Greeson: HCDE moving forward and a preemptive strike against discretionary funds

Greeson: HCDE moving forward and a preemptive strike against discretionary funds

March 12th, 2016 by Jay Greeson in Opinion Columns
Jay Greeson

Jay Greeson

Photo by Dan Henry /Times Free Press.

The Hamilton County Board of Education met on Thursday night and chatted.

Budgets and zoning. Buses and facilities. Your normal fare at school board meetings around the country.

And in our school community, normal is a welcome change of pace.

But are we ready to be normal? In some ways, yes.

In other ways, we're not close. That the school board hoped to turn the page on the same day three adults connected to the Ooltewah High School athletic department were booked on charges of failure to report child abuse in the hours after a 15-year-old freshman basketball player was allegedly raped with a pool cue screams to that.
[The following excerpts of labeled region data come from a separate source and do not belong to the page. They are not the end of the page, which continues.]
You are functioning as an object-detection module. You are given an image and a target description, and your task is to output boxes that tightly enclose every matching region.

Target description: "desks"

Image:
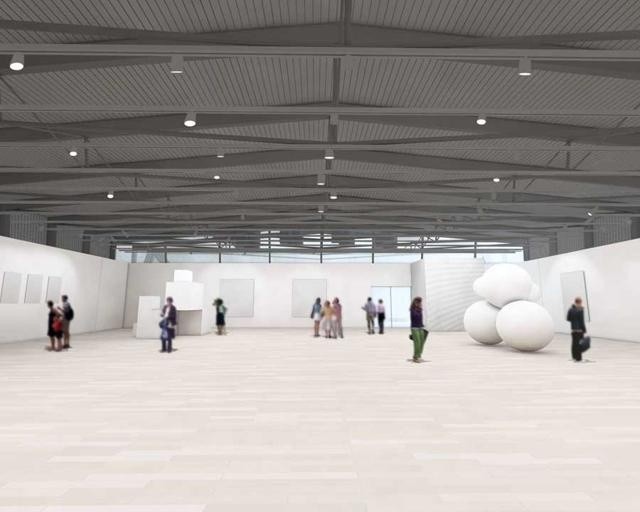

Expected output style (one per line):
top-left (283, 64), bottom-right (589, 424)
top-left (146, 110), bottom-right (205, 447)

top-left (169, 308), bottom-right (209, 335)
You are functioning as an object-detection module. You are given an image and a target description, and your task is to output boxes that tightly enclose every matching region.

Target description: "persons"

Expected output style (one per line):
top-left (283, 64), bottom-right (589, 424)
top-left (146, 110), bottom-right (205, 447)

top-left (160, 297), bottom-right (178, 328)
top-left (310, 297), bottom-right (323, 337)
top-left (212, 298), bottom-right (227, 335)
top-left (159, 316), bottom-right (176, 353)
top-left (320, 301), bottom-right (336, 337)
top-left (44, 301), bottom-right (62, 352)
top-left (376, 299), bottom-right (386, 334)
top-left (57, 294), bottom-right (75, 350)
top-left (567, 295), bottom-right (588, 364)
top-left (362, 296), bottom-right (376, 334)
top-left (331, 297), bottom-right (344, 339)
top-left (409, 296), bottom-right (425, 363)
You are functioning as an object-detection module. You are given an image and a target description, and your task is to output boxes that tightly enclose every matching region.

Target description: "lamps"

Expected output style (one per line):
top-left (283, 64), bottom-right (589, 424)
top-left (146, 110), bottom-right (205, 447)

top-left (183, 112), bottom-right (196, 127)
top-left (10, 53), bottom-right (25, 70)
top-left (517, 55), bottom-right (532, 76)
top-left (329, 191), bottom-right (338, 200)
top-left (69, 144), bottom-right (77, 157)
top-left (476, 116), bottom-right (487, 125)
top-left (324, 149), bottom-right (335, 160)
top-left (170, 55), bottom-right (183, 74)
top-left (316, 174), bottom-right (325, 185)
top-left (106, 188), bottom-right (115, 199)
top-left (215, 149), bottom-right (224, 158)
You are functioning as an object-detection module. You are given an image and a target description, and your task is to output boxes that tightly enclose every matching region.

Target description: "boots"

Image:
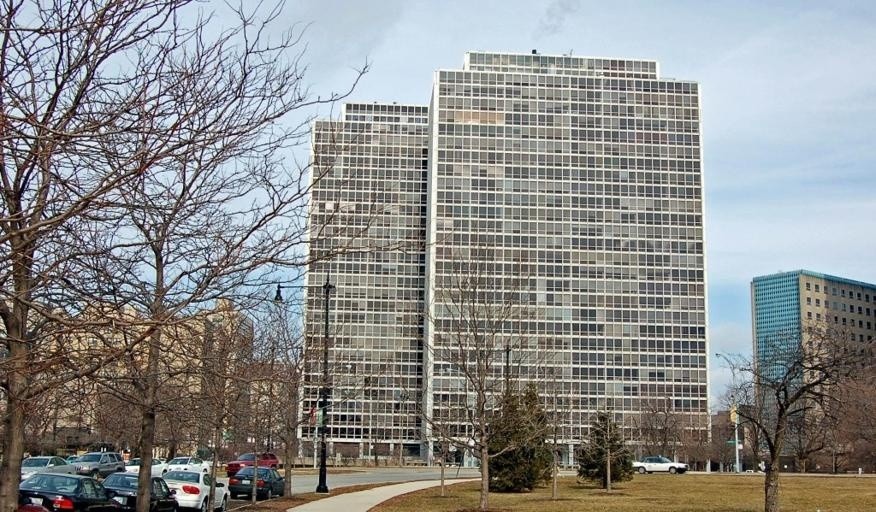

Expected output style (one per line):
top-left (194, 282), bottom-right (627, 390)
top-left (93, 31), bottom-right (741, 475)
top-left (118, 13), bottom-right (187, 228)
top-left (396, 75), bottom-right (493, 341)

top-left (226, 451), bottom-right (280, 477)
top-left (69, 450), bottom-right (126, 479)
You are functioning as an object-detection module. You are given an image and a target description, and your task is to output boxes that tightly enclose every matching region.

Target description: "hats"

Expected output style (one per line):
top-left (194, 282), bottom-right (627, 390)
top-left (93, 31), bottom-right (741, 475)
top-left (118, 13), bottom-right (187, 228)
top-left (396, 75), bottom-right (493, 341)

top-left (65, 455), bottom-right (79, 463)
top-left (166, 456), bottom-right (209, 476)
top-left (630, 455), bottom-right (690, 475)
top-left (14, 471), bottom-right (121, 510)
top-left (19, 456), bottom-right (75, 481)
top-left (229, 465), bottom-right (286, 500)
top-left (100, 472), bottom-right (178, 511)
top-left (123, 457), bottom-right (169, 477)
top-left (157, 469), bottom-right (228, 512)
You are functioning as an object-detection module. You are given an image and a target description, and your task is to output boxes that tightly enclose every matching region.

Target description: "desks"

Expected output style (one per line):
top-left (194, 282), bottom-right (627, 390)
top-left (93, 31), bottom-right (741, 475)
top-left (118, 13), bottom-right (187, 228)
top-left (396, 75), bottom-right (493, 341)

top-left (267, 343), bottom-right (305, 370)
top-left (271, 269), bottom-right (333, 495)
top-left (482, 339), bottom-right (512, 406)
top-left (713, 352), bottom-right (739, 473)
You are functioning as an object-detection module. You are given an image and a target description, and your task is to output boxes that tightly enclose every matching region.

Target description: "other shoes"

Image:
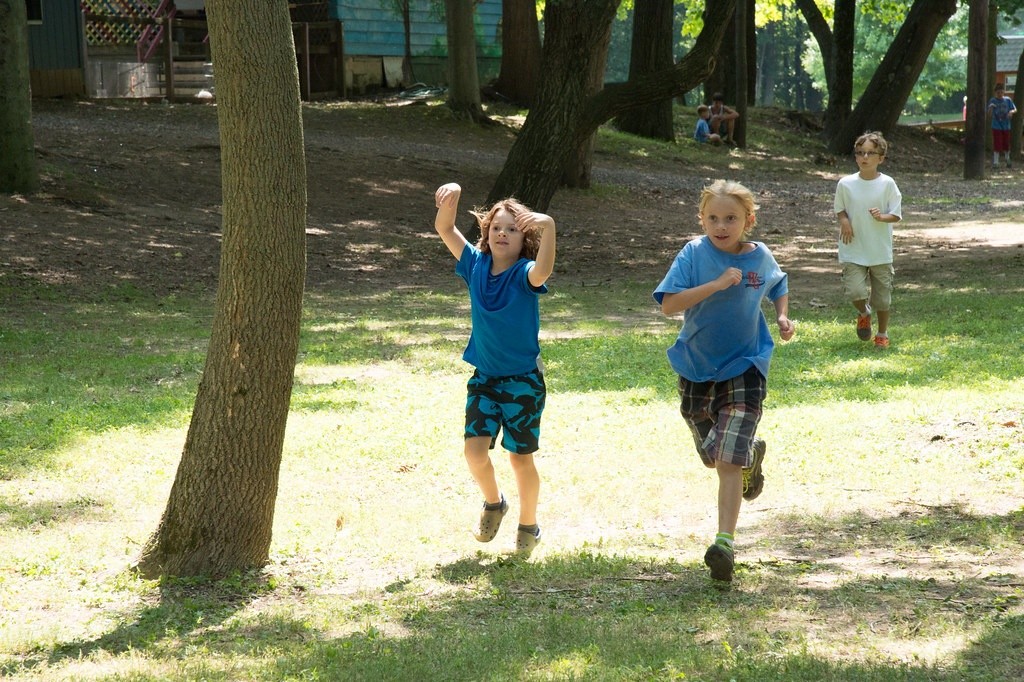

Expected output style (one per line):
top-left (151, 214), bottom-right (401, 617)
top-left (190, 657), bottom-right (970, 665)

top-left (993, 163), bottom-right (999, 168)
top-left (1006, 164), bottom-right (1012, 170)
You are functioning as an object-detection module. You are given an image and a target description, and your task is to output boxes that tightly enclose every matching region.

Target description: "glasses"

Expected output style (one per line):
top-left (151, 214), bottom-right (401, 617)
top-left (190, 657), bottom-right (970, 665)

top-left (855, 150), bottom-right (880, 155)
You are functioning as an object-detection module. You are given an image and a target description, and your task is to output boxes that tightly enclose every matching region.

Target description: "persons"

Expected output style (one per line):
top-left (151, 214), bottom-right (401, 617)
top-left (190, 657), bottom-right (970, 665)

top-left (708, 91), bottom-right (742, 147)
top-left (692, 102), bottom-right (723, 147)
top-left (645, 180), bottom-right (799, 583)
top-left (829, 132), bottom-right (905, 349)
top-left (431, 180), bottom-right (560, 555)
top-left (987, 80), bottom-right (1017, 169)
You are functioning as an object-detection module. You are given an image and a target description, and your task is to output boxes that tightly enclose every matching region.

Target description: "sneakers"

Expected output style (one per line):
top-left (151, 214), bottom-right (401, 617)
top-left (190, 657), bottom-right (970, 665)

top-left (874, 335), bottom-right (890, 348)
top-left (857, 304), bottom-right (872, 341)
top-left (705, 545), bottom-right (735, 581)
top-left (742, 437), bottom-right (766, 501)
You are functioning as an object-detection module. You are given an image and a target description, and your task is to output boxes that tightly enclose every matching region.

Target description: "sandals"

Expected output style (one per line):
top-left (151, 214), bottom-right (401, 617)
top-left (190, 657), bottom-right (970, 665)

top-left (473, 492), bottom-right (509, 542)
top-left (515, 528), bottom-right (542, 560)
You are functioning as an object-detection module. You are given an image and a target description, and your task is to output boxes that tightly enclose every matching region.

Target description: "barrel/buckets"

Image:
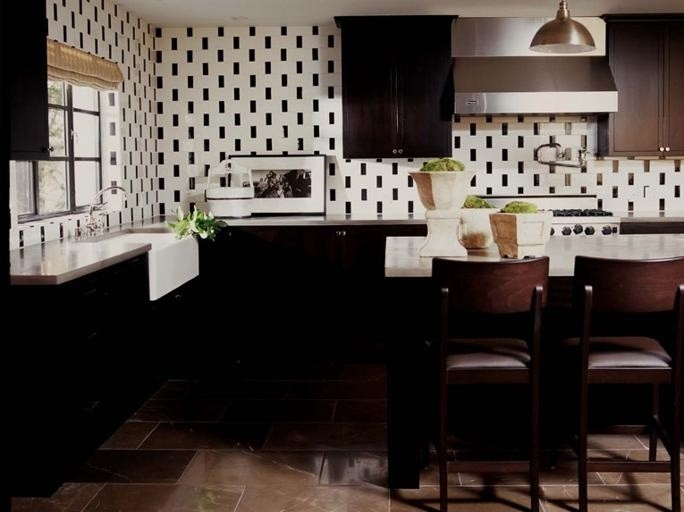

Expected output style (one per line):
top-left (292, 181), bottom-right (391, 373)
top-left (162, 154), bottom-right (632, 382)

top-left (207, 160), bottom-right (256, 219)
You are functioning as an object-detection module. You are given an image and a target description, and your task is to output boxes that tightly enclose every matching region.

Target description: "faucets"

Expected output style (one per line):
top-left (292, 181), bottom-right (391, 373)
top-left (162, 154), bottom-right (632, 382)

top-left (86, 186), bottom-right (128, 236)
top-left (533, 141), bottom-right (585, 169)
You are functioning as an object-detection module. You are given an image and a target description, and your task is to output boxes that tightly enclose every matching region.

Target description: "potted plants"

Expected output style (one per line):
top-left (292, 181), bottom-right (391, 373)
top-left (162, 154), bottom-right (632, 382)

top-left (461, 196), bottom-right (499, 248)
top-left (488, 201), bottom-right (553, 258)
top-left (408, 159), bottom-right (476, 258)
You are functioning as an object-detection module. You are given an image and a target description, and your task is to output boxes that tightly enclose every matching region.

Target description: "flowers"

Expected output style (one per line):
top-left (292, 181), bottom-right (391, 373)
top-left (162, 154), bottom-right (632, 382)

top-left (165, 204), bottom-right (227, 244)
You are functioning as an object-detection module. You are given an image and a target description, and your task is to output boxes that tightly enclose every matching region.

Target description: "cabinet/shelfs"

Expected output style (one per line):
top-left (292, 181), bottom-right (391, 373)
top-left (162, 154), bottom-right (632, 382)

top-left (8, 250), bottom-right (151, 496)
top-left (197, 227), bottom-right (275, 425)
top-left (0, 0), bottom-right (52, 162)
top-left (595, 14), bottom-right (684, 160)
top-left (275, 225), bottom-right (428, 426)
top-left (149, 276), bottom-right (197, 392)
top-left (334, 14), bottom-right (458, 158)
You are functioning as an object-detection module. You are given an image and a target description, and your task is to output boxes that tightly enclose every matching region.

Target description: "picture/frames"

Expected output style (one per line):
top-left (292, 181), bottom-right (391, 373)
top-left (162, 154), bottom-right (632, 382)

top-left (227, 154), bottom-right (327, 217)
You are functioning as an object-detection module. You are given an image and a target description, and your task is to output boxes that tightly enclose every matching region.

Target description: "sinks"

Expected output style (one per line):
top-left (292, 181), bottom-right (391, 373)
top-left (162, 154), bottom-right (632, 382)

top-left (74, 227), bottom-right (202, 304)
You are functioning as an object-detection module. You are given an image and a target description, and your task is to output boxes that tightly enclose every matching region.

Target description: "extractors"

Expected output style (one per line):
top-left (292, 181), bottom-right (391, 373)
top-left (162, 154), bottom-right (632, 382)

top-left (449, 15), bottom-right (618, 115)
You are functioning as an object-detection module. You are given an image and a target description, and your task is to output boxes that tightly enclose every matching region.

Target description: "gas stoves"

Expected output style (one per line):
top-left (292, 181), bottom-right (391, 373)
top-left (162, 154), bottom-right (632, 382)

top-left (538, 208), bottom-right (620, 235)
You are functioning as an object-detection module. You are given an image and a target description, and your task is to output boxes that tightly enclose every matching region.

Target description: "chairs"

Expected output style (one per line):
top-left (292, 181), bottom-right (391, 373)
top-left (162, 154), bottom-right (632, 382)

top-left (434, 256), bottom-right (548, 512)
top-left (558, 255), bottom-right (683, 512)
But bemoaning that disaster does not change the fact our school system must move forward. Moving forward, however, does not mean forgetting.

Remember, the main perpetrator in the Ooltewah case reportedly told the detective the same thing happened to him when he was a freshman, and the hazers-turned-sexual assailants told the victims they would be doing the same thing in four years.

That working indifference to the culture at Ooltewah allowed for the most heinous of acts. On a bigger scale and scope, if we indirectly embrace a similar working indifference to the multitude of mistakes we have learned about since Christmas, then we all are at fault.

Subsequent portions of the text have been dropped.